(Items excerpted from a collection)
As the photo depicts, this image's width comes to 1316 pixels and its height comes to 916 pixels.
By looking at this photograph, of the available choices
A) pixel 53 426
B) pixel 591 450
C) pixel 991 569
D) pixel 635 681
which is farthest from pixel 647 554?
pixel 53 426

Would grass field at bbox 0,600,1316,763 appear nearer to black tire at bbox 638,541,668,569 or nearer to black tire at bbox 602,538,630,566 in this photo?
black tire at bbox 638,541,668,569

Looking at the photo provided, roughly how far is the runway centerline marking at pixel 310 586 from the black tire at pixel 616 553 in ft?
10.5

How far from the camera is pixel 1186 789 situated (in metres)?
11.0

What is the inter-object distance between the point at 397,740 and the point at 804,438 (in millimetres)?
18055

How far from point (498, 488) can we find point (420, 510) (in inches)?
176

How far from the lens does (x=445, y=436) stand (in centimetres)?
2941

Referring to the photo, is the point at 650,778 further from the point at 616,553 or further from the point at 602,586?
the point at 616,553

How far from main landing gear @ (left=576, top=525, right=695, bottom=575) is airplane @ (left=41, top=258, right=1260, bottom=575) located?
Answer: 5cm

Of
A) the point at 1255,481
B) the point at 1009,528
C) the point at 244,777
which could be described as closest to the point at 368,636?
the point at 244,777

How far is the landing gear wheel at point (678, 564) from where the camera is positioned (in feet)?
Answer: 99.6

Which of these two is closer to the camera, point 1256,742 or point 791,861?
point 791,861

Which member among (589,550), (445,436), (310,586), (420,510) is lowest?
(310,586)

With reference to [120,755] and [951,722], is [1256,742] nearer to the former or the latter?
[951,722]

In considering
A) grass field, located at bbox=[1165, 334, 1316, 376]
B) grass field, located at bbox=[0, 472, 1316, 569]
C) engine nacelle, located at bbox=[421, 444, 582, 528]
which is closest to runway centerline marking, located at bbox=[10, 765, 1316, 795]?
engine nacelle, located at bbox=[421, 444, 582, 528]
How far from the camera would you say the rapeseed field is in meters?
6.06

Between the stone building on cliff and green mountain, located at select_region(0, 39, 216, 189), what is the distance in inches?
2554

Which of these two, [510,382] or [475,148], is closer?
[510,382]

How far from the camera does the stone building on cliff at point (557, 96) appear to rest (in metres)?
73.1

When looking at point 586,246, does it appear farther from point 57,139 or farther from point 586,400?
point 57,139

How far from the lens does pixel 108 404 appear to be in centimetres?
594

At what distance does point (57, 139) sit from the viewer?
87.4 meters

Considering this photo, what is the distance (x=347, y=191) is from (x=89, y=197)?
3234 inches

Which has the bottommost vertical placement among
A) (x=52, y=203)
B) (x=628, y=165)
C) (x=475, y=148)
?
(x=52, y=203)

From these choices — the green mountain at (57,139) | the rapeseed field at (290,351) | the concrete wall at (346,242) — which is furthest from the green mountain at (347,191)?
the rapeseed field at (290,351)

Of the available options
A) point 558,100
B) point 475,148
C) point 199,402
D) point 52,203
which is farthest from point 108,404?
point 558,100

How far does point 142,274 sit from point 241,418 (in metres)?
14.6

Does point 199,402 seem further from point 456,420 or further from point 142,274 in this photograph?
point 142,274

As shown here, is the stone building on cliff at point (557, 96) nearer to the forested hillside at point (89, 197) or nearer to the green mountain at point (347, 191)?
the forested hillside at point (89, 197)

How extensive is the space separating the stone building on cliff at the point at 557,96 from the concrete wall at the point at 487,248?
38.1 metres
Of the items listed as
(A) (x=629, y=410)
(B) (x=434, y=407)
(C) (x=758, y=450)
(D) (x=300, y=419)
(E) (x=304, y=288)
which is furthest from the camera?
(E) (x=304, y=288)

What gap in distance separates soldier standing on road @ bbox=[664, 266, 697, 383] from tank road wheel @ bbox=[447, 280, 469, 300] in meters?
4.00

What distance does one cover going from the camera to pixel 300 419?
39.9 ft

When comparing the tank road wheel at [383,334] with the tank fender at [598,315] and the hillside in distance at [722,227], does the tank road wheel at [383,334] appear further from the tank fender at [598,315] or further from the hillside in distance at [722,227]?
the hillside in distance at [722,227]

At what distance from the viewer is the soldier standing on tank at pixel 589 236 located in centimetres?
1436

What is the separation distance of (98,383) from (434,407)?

**AIM OF THE EXERCISE**.
Reproduce word for word the stretch of the items above from the line containing "As shown here, is" through the end of the items.

**ANSWER TO THIS PROBLEM**.
As shown here, is the stone building on cliff at point (557, 96) nearer to the forested hillside at point (89, 197) or nearer to the green mountain at point (347, 191)?
the forested hillside at point (89, 197)

How extensive is the space separating the stone building on cliff at the point at 557,96 from the concrete wall at the point at 487,248?
38.1 metres
Of the items listed as
(A) (x=629, y=410)
(B) (x=434, y=407)
(C) (x=758, y=450)
(D) (x=300, y=419)
(E) (x=304, y=288)
which is furthest from the camera?
(E) (x=304, y=288)

What gap in distance separates soldier standing on road @ bbox=[664, 266, 697, 383] from tank road wheel @ bbox=[447, 280, 469, 300] in meters?
4.00

What distance does one cover going from the camera to pixel 300 419?
39.9 ft

When comparing the tank road wheel at [383,334] with the tank fender at [598,315] and the hillside in distance at [722,227], does the tank road wheel at [383,334] appear further from the tank fender at [598,315] or further from the hillside in distance at [722,227]?
the hillside in distance at [722,227]

At what distance from the viewer is the soldier standing on tank at pixel 589 236 located in centimetres?
1436

What is the separation distance of (98,383) from (434,407)?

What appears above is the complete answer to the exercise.